Aie pitié de ces pauvres gens, me disais-je, ils sont gentils et innocents - ce sont des victimes surveillées par le pouvoir, tenue à l’œil par les mêmes écrans qu’elles idolâtrent.

 

 

Je suis persuadé que l’on ne peut juger de la liberté d’un pays qu’à la façon dont y sont respectés les droits de ses ressortissants lesquels délimite le pouvoir de l’état

 

 

Le père essayait de lire quelque chose, mais le gosse passait son temps à gigoter, à appuyer sur les touches du clavier et à glousser. Le micro interne de l’ordinateur captait son petit rire et j’étais là, à l’écouter avec des écouteurs. Le père a resserré sa prise sur l’enfant qui s’est redressé et, avec ses sombres yeux en demi-lune, il a regardé directement vers la webcam de l’ordinateur — je n’ai pas pu m’empêcher d’avoir le sentiment que c’était moi qu’il regardait. Je me suis soudain rendu compte que je retenais mon souffle. J’ai fermé la session, je me suis arraché à l’ordi et j’ai quitté le bureau pour gagner les toilettes dans le couloir, la tête baissée, les écouteurs toujours sur mes oreilles avec le câble qui pendouillait.

 

 

Mario se trouve confronté à ce que dans le jargon des jeux vidéo on appelle « un mur invisible ». En effet il ne peut pas revenir en arrière, il est condamné à aller de l’avant.
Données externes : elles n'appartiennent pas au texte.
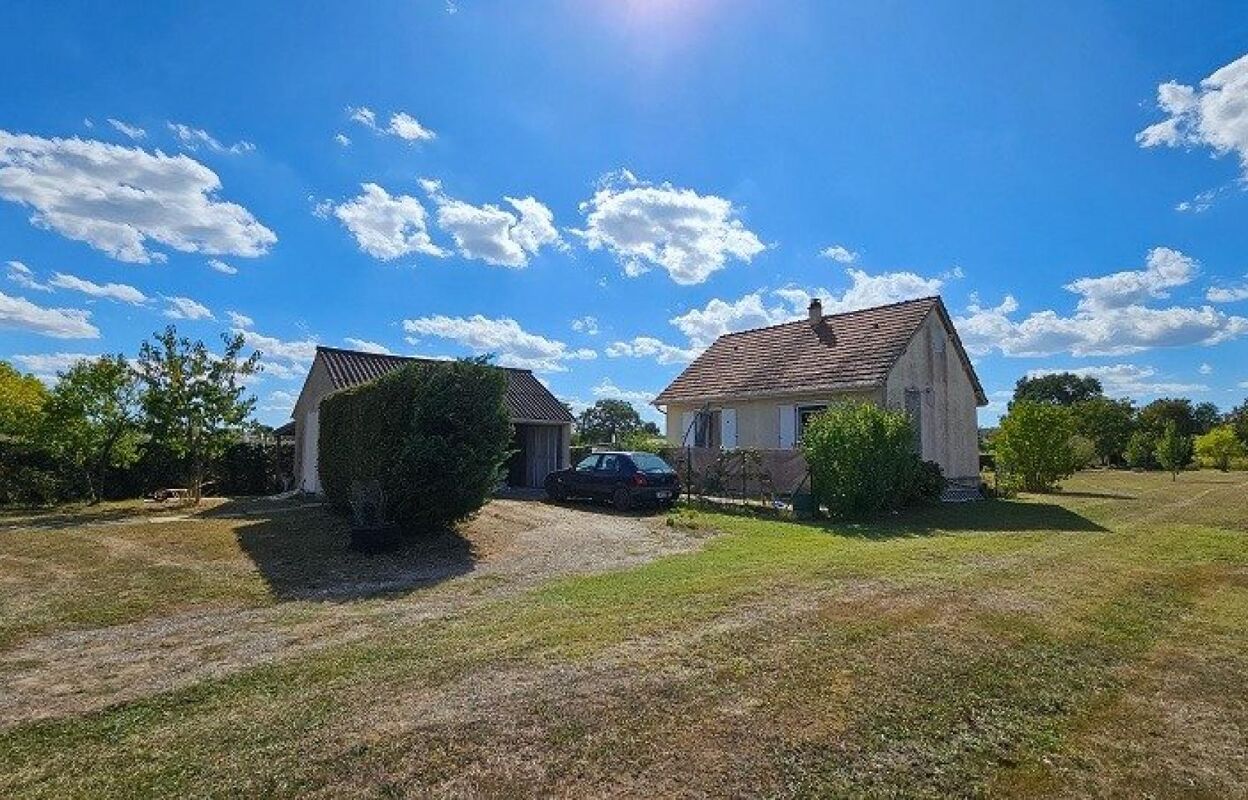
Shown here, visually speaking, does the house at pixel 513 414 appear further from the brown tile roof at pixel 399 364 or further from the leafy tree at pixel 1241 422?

Idem pour Luigi, son frère, et idem pour vous et moi. La vie ne défile que dans un sens, celui de la temporalité, et nous aurons beau aller très loin, ce mur invisible sera toujours derrière nous, il nous coupera du passé et nous poussera vers l’inconnu. Il faut bien qu’un petit garçon qui vit en Caroline du Nord dans les années 1980 comprenne qu’il mourra un jour, alors pourquoi ne pas l’apprendre auprès de deux frères plombiers d’origine italienne, qui adorent les champignons vénéneux?

 

 

Les excès auxquels nous risquions d’assister en matière de surveillance s’accumulaient dans mon esprit et laissaient présager un avenir effrayant. Un monde dans lequel tous seraient surveillés en permanence deviendrait un monde dans lequel les ordinateurs nous obligeraient, automatiquement, à respecter la moindre loi.